RECORDS PROVIDED:
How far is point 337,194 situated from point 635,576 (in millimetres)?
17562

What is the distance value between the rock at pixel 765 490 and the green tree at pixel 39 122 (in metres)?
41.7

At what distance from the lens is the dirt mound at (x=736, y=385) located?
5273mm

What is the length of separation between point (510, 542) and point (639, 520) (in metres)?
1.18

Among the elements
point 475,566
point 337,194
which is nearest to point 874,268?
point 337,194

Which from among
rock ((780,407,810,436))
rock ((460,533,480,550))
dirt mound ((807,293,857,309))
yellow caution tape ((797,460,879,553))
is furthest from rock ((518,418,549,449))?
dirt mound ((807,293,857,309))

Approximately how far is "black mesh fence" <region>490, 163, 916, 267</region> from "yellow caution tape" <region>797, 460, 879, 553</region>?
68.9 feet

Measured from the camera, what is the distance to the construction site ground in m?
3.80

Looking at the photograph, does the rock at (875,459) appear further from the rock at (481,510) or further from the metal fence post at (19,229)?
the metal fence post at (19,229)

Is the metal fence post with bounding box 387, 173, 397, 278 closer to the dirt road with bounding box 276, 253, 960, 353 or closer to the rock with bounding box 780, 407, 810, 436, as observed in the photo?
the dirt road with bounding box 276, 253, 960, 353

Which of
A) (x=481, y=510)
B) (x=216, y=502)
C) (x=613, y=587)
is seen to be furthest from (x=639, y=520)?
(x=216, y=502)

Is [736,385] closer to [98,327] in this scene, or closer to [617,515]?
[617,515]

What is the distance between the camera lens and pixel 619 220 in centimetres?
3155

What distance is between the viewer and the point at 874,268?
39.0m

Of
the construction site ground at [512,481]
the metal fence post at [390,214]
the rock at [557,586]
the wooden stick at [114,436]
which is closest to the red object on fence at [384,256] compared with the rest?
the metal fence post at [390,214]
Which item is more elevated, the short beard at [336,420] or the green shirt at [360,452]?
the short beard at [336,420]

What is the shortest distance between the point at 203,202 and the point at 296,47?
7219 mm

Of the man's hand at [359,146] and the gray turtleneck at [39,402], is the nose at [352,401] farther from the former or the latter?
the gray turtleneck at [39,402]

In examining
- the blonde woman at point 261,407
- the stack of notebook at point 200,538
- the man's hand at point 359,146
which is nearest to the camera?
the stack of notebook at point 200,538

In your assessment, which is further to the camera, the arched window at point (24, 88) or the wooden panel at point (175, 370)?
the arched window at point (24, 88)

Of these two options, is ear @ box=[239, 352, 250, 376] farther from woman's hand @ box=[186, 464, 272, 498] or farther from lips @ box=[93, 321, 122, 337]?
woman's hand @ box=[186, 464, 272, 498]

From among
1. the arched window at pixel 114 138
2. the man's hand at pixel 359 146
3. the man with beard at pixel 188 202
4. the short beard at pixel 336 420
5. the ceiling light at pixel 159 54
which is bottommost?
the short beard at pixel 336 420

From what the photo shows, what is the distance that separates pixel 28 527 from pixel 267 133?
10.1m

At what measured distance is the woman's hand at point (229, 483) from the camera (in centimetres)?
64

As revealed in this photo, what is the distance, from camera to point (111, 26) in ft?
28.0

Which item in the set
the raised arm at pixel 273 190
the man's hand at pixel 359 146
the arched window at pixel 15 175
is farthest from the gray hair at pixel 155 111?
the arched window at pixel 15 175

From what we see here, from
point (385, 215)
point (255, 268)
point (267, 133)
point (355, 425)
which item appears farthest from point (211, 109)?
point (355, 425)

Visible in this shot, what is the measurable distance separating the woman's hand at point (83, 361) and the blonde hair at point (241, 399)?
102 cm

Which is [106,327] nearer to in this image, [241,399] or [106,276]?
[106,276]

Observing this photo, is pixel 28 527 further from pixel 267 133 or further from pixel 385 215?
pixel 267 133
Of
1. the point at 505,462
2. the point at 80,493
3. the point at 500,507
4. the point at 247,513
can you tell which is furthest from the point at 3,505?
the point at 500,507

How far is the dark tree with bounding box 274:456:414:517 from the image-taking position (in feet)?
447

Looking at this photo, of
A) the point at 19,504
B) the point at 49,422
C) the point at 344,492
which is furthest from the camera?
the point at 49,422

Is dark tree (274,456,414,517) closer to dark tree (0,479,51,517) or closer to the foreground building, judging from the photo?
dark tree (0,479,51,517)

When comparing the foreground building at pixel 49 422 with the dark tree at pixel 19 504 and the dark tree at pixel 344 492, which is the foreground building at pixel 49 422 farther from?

REQUIRED WORK: How many of the lines above contain the string "turtleneck"? Reply with the number alone.

OUTPUT OF THE TASK: 2